- [Given request]: Count the lines in the rows below that contain the string "further", matching case exactly, and reply with the number alone.

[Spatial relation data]
^^^^^^^^^^^^^^^^
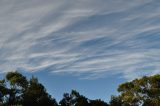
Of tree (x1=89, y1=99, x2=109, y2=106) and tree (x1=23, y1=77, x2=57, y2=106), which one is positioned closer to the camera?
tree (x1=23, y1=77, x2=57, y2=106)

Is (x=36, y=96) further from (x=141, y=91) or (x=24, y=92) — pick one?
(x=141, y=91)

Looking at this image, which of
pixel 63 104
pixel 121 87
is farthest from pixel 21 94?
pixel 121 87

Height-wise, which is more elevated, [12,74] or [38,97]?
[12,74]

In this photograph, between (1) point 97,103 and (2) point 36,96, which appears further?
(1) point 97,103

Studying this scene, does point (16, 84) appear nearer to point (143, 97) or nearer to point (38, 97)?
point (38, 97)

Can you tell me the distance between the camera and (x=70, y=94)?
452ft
^^^^^^^^^^^^^^^^
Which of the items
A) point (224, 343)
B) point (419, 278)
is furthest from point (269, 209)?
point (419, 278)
^^^^^^^^^^^^^^^^
- [Correct answer]: 2